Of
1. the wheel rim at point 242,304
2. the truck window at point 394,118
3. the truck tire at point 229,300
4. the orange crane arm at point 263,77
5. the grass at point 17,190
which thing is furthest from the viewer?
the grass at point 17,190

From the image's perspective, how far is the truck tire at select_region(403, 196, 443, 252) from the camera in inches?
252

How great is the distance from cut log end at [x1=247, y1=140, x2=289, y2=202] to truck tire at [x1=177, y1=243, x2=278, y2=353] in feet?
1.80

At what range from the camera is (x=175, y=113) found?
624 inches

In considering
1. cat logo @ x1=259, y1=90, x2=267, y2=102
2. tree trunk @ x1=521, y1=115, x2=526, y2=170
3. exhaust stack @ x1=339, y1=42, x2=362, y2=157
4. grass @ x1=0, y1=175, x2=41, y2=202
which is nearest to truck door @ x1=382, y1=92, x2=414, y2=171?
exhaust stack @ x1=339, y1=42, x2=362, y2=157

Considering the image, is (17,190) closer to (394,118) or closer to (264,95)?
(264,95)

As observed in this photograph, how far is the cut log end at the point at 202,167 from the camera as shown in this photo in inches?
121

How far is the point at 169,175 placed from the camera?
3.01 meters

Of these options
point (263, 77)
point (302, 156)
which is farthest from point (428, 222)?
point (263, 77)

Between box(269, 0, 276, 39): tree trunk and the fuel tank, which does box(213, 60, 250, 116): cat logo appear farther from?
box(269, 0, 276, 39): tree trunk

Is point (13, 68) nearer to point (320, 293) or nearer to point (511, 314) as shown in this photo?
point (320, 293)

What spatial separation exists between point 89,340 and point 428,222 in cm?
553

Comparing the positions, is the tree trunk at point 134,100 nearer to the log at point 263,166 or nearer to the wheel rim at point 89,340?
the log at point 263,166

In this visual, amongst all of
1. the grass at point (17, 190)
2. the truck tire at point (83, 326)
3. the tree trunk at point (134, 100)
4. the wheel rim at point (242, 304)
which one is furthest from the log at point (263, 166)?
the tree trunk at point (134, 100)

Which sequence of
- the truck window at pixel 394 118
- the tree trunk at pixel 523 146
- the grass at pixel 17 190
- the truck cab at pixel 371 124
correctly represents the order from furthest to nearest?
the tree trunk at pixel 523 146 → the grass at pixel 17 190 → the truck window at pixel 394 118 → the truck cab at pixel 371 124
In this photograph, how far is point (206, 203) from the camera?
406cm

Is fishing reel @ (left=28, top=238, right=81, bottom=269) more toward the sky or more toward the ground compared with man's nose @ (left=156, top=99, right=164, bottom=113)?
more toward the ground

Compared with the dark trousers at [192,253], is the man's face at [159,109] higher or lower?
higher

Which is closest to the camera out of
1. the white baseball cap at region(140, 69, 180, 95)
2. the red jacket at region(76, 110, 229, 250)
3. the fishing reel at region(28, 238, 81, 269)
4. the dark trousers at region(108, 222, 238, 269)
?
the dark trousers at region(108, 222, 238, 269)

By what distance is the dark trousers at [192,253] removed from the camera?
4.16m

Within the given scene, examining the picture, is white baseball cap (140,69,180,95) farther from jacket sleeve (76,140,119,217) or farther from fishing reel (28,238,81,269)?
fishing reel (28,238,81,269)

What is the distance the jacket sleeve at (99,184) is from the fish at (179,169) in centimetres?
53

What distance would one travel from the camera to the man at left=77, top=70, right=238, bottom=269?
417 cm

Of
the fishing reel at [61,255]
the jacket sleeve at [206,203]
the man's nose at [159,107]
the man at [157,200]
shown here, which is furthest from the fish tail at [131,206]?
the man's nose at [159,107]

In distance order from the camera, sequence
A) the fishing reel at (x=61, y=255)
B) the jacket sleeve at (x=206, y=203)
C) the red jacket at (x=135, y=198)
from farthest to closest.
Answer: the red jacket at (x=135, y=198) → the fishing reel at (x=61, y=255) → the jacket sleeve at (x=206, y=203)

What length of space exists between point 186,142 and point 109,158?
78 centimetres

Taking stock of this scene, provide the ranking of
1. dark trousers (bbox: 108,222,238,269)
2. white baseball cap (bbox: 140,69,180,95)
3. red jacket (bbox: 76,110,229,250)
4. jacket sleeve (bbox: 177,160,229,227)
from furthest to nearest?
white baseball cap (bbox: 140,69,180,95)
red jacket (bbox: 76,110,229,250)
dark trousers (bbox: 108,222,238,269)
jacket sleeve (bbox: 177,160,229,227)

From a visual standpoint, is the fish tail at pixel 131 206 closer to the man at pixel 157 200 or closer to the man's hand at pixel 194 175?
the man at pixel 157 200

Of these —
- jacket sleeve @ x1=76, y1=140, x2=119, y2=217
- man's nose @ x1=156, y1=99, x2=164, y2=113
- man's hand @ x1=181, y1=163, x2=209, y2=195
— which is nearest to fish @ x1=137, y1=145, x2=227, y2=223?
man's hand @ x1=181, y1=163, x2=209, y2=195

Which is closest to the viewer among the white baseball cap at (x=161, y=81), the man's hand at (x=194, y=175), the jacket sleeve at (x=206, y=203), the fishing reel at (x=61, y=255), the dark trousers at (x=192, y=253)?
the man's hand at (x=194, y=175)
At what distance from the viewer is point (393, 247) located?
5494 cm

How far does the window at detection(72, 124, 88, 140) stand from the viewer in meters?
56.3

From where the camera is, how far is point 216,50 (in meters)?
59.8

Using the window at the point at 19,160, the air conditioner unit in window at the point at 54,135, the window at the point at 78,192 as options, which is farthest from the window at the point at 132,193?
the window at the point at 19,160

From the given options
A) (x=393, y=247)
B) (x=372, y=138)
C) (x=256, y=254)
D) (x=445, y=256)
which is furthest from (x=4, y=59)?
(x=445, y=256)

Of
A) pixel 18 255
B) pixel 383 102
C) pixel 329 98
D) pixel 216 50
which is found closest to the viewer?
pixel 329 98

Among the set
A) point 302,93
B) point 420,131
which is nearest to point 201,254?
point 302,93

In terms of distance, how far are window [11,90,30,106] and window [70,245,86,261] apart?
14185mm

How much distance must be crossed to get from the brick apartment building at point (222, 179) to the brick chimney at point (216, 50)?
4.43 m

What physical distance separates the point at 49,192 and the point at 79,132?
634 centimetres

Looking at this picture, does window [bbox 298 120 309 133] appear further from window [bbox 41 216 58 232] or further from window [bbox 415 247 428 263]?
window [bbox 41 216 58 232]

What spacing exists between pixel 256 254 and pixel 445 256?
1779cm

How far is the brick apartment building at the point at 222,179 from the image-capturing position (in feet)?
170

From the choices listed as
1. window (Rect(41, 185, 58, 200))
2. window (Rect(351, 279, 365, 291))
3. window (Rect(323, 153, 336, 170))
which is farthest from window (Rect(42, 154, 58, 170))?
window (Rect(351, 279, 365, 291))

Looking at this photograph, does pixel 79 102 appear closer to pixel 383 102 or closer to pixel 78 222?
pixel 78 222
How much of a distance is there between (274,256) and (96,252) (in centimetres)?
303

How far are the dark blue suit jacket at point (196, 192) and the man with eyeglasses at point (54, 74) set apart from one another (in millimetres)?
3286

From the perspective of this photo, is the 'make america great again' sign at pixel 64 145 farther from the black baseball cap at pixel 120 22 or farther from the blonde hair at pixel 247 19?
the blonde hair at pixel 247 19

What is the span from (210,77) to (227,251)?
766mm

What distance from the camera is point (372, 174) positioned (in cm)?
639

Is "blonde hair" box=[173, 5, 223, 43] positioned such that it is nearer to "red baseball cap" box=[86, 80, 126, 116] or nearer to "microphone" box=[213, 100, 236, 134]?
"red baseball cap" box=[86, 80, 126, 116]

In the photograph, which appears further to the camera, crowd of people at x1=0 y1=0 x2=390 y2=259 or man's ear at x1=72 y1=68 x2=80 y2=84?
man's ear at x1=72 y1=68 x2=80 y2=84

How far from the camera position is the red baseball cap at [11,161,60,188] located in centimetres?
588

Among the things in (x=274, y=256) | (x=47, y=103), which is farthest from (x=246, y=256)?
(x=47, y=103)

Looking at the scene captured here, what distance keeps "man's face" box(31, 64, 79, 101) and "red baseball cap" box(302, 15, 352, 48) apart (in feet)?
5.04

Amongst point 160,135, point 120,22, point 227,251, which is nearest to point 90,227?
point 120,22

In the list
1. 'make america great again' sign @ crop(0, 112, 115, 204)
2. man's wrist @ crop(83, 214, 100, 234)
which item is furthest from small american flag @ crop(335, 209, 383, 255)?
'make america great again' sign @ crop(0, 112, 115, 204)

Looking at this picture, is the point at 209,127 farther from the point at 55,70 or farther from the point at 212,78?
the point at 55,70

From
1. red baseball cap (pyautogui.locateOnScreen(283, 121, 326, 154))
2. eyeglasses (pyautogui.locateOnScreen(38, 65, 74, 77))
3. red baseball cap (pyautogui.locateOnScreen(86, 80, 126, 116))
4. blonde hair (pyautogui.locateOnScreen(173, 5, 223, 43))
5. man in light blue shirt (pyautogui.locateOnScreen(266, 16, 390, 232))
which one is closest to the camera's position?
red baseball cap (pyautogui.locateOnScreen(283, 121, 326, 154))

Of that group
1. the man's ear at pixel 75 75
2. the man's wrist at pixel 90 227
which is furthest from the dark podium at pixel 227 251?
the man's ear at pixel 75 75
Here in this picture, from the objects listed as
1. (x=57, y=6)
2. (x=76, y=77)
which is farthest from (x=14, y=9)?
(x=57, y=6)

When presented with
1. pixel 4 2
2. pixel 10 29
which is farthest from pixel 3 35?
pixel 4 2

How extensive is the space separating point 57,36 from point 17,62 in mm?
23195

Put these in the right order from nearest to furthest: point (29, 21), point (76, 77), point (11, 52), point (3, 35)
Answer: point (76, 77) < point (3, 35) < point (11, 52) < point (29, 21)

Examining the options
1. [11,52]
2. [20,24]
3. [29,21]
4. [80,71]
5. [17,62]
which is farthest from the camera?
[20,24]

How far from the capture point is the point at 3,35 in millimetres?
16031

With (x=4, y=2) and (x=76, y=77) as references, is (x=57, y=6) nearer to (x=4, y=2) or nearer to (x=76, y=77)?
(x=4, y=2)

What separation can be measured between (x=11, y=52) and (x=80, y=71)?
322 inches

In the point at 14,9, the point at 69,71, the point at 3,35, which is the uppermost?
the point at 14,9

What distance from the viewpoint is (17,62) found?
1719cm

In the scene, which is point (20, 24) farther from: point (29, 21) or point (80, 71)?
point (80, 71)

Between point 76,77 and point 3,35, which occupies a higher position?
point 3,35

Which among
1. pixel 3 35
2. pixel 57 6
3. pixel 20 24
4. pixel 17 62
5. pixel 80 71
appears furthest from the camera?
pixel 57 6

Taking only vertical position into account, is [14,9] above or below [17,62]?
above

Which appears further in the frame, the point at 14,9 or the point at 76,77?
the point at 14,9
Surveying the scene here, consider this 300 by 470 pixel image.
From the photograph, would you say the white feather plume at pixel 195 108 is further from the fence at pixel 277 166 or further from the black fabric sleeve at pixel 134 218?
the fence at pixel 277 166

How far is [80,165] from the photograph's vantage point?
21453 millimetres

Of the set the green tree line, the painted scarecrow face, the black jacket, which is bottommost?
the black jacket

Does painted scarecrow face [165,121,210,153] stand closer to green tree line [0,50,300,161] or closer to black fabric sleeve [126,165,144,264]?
···
• **Your task**: Copy the records from the line with "Between point 76,77" up to and including the last line of the records, reproducing each line exactly.

• **Written reply**:
Between point 76,77 and point 3,35, which occupies a higher position?
point 3,35

Which among
1. pixel 3 35
2. pixel 57 6
3. pixel 20 24
4. pixel 17 62
5. pixel 80 71
appears furthest from the camera?
pixel 57 6

Taking only vertical position into account, is [14,9] above or below [17,62]?
above

Which appears further in the frame, the point at 14,9 or the point at 76,77?
the point at 14,9
Surveying the scene here, consider this 300 by 470 pixel image.
From the photograph, would you say the white feather plume at pixel 195 108 is further from the fence at pixel 277 166 or further from the black fabric sleeve at pixel 134 218?
the fence at pixel 277 166

How far is [80,165] from the photograph's vantage point?
21453 millimetres

Of the set the green tree line, the painted scarecrow face, the black jacket, which is bottommost?
the black jacket

Does painted scarecrow face [165,121,210,153] stand closer to green tree line [0,50,300,161] or closer to black fabric sleeve [126,165,144,264]?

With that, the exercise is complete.